Privacy-Preserving, Dropout-Resilient Aggregation in Decentralized Learning
- URL: http://arxiv.org/abs/2404.17984v1
- Date: Sat, 27 Apr 2024 19:17:02 GMT
- Title: Privacy-Preserving, Dropout-Resilient Aggregation in Decentralized Learning
- Authors: Ali Reza Ghavamipour, Benjamin Zi Hao Zhao, Fatih Turkmen,
- Abstract summary: Decentralized learning (DL) offers a novel paradigm in machine learning by distributing training across clients without central aggregation.
DL's peer-to-peer model raises challenges in protecting against inference attacks and privacy leaks.
This work proposes three secret sharing-based dropout resilience approaches for privacy-preserving DL.

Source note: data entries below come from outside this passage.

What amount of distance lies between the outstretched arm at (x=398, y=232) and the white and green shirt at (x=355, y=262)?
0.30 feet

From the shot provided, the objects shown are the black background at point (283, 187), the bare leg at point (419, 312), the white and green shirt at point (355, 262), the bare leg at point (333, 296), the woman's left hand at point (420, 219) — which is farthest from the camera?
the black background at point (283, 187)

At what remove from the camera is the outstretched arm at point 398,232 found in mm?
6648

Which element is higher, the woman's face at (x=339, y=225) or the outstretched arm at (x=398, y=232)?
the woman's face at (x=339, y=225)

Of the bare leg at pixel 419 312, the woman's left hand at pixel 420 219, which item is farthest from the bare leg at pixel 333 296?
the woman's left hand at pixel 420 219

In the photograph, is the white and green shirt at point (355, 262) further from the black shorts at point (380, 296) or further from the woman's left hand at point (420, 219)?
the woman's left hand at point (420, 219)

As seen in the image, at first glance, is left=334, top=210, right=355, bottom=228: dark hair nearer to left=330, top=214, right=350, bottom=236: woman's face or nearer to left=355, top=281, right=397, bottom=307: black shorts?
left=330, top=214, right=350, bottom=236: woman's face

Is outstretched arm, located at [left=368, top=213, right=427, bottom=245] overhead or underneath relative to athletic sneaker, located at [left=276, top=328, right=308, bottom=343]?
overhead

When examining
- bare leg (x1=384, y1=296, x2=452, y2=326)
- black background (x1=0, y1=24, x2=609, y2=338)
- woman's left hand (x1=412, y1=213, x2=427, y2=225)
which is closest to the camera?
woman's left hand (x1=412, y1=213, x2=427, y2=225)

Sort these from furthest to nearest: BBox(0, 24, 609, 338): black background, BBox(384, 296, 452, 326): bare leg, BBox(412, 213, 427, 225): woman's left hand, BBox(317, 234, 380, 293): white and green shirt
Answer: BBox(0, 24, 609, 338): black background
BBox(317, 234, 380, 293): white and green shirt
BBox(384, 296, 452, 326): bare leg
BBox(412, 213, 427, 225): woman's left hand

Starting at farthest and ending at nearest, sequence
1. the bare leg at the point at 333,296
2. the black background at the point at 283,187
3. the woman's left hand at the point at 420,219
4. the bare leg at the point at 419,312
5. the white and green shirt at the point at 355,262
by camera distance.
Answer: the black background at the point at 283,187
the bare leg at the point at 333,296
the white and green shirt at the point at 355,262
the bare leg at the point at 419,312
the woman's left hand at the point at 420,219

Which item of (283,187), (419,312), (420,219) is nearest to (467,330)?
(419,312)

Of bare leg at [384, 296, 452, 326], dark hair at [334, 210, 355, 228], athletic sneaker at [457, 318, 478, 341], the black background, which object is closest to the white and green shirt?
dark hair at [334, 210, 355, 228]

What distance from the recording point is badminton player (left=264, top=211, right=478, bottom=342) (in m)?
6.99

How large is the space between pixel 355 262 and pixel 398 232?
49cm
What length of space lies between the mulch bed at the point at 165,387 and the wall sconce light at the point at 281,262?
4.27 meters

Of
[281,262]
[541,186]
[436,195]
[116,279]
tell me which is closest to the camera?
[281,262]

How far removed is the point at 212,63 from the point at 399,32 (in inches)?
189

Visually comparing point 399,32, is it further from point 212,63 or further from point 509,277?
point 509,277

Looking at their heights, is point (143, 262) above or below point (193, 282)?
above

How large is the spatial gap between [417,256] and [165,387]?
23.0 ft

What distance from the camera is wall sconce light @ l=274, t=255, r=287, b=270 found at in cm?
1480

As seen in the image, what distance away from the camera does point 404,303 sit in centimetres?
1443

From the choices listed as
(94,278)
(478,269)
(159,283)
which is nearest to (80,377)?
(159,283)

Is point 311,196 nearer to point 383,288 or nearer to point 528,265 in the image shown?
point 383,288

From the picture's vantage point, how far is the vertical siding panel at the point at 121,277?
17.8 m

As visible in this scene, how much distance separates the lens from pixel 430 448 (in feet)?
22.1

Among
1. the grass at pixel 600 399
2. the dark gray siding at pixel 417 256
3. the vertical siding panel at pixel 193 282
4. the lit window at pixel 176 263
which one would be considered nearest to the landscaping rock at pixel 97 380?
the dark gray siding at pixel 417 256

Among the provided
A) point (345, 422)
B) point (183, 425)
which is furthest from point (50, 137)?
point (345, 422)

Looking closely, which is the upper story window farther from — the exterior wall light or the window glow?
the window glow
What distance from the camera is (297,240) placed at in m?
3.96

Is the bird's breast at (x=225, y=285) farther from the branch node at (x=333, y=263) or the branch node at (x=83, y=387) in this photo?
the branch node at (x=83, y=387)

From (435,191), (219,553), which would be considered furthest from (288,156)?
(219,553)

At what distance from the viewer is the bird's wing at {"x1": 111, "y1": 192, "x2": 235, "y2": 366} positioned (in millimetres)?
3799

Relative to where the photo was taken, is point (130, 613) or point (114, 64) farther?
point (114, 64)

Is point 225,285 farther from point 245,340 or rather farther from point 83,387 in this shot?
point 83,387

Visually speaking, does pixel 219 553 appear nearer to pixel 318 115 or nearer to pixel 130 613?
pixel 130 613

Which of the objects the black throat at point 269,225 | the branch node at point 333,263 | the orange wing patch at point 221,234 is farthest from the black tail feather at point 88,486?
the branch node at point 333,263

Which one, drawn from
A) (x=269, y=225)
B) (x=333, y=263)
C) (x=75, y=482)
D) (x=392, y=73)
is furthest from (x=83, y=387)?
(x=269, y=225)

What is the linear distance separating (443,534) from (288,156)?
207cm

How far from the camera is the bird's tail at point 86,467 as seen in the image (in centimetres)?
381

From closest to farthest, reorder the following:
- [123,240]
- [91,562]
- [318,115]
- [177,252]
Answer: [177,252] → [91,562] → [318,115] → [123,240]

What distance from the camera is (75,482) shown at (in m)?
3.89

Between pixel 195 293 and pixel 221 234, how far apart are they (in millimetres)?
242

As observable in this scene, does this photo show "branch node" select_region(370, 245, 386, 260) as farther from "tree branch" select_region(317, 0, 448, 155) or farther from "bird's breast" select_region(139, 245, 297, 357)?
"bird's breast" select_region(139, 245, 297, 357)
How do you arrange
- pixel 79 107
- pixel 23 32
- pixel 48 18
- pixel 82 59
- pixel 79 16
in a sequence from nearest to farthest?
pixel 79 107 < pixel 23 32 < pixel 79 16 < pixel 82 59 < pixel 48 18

- Score: 3.9166000694570076
- License: http://creativecommons.org/licenses/by/4.0/
- Abstract: Decentralized learning (DL) offers a novel paradigm in machine learning by distributing training across clients without central aggregation, enhancing scalability and efficiency. However, DL's peer-to-peer model raises challenges in protecting against inference attacks and privacy leaks. By forgoing central bottlenecks, DL demands privacy-preserving aggregation methods to protect data from 'honest but curious' clients and adversaries, maintaining network-wide privacy. Privacy-preserving DL faces the additional hurdle of client dropout, clients not submitting updates due to connectivity problems or unavailability, further complicating aggregation. This work proposes three secret sharing-based dropout resilience approaches for privacy-preserving DL. Our study evaluates the efficiency, performance, and accuracy of these protocols through experiments on datasets such as MNIST, Fashion-MNIST, SVHN, and CIFAR-10. We compare our protocols with traditional secret-sharing solutions across scenarios, including those with up to 1000 clients. Evaluations show that our protocols significantly outperform conventional methods, especially in scenarios with up to 30% of clients dropout and model sizes of up to $10^6$ parameters. Our approaches demonstrate markedly high efficiency with larger models, higher dropout rates, and extensive client networks, highlighting their effectiveness in enhancing decentralized learning systems' privacy and dropout robustness.